[[ The data, beginning ]]
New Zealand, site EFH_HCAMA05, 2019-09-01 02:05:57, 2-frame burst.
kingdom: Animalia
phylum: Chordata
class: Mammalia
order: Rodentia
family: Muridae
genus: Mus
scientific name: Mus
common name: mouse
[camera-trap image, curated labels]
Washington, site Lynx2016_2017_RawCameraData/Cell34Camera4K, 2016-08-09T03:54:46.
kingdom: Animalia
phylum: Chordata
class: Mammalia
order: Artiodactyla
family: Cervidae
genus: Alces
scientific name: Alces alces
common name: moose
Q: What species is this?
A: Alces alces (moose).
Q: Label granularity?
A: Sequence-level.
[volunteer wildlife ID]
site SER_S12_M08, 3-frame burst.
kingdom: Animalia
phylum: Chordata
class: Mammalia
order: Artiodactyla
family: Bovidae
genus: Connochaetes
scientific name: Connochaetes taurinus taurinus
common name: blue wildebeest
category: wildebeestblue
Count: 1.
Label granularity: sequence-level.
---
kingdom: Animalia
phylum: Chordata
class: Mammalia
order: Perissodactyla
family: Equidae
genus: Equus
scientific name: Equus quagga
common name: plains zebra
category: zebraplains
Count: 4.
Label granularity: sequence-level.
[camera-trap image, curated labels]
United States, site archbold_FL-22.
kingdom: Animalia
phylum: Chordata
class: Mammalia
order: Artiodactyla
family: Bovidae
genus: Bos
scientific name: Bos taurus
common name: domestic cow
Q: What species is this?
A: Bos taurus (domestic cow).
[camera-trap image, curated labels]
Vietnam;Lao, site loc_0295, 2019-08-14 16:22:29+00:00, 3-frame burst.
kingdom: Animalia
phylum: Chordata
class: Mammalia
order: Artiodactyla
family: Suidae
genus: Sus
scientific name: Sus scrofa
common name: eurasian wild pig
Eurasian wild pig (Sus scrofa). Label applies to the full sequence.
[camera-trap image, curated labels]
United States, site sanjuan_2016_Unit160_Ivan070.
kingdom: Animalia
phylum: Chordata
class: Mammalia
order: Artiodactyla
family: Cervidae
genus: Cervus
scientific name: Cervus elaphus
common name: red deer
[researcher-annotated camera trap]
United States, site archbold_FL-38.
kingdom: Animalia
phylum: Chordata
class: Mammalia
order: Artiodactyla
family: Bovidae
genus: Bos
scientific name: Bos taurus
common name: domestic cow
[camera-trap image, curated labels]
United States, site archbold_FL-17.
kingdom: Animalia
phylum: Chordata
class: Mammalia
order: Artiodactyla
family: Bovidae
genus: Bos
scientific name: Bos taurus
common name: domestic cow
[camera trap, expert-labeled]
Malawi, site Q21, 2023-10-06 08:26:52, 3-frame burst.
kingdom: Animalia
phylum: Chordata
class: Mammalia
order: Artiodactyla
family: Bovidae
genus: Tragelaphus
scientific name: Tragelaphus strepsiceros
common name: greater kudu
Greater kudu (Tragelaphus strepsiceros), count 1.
[[ The data, end ]]
◆ **Exercise requirements**
Write out the full set of records exactly as given.

◆ **Problem solution**
New Zealand, site EFH_HCAMA05, 2019-09-01 02:05:57, 2-frame burst.
kingdom: Animalia
phylum: Chordata
class: Mammalia
order: Rodentia
family: Muridae
genus: Mus
scientific name: Mus
common name: mouse
[camera-trap image, curated labels]
Washington, site Lynx2016_2017_RawCameraData/Cell34Camera4K, 2016-08-09T03:54:46.
kingdom: Animalia
phylum: Chordata
class: Mammalia
order: Artiodactyla
family: Cervidae
genus: Alces
scientific name: Alces alces
common name: moose
Q: What species is this?
A: Alces alces (moose).
Q: Label granularity?
A: Sequence-level.
[volunteer wildlife ID]
site SER_S12_M08, 3-frame burst.
kingdom: Animalia
phylum: Chordata
class: Mammalia
order: Artiodactyla
family: Bovidae
genus: Connochaetes
scientific name: Connochaetes taurinus taurinus
common name: blue wildebeest
category: wildebeestblue
Count: 1.
Label granularity: sequence-level.
---
kingdom: Animalia
phylum: Chordata
class: Mammalia
order: Perissodactyla
family: Equidae
genus: Equus
scientific name: Equus quagga
common name: plains zebra
category: zebraplains
Count: 4.
Label granularity: sequence-level.
[camera-trap image, curated labels]
United States, site archbold_FL-22.
kingdom: Animalia
phylum: Chordata
class: Mammalia
order: Artiodactyla
family: Bovidae
genus: Bos
scientific name: Bos taurus
common name: domestic cow
Q: What species is this?
A: Bos taurus (domestic cow).
[camera-trap image, curated labels]
Vietnam;Lao, site loc_0295, 2019-08-14 16:22:29+00:00, 3-frame burst.
kingdom: Animalia
phylum: Chordata
class: Mammalia
order: Artiodactyla
family: Suidae
genus: Sus
scientific name: Sus scrofa
common name: eurasian wild pig
Eurasian wild pig (Sus scrofa). Label applies to the full sequence.
[camera-trap image, curated labels]
United States, site sanjuan_2016_Unit160_Ivan070.
kingdom: Animalia
phylum: Chordata
class: Mammalia
order: Artiodactyla
family: Cervidae
genus: Cervus
scientific name: Cervus elaphus
common name: red deer
[researcher-annotated camera trap]
United States, site archbold_FL-38.
kingdom: Animalia
phylum: Chordata
class: Mammalia
order: Artiodactyla
family: Bovidae
genus: Bos
scientific name: Bos taurus
common name: domestic cow
[camera-trap image, curated labels]
United States, site archbold_FL-17.
kingdom: Animalia
phylum: Chordata
class: Mammalia
order: Artiodactyla
family: Bovidae
genus: Bos
scientific name: Bos taurus
common name: domestic cow
[camera trap, expert-labeled]
Malawi, site Q21, 2023-10-06 08:26:52, 3-frame burst.
kingdom: Animalia
phylum: Chordata
class: Mammalia
order: Artiodactyla
family: Bovidae
genus: Tragelaphus
scientific name: Tragelaphus strepsiceros
common name: greater kudu
Greater kudu (Tragelaphus strepsiceros), count 1.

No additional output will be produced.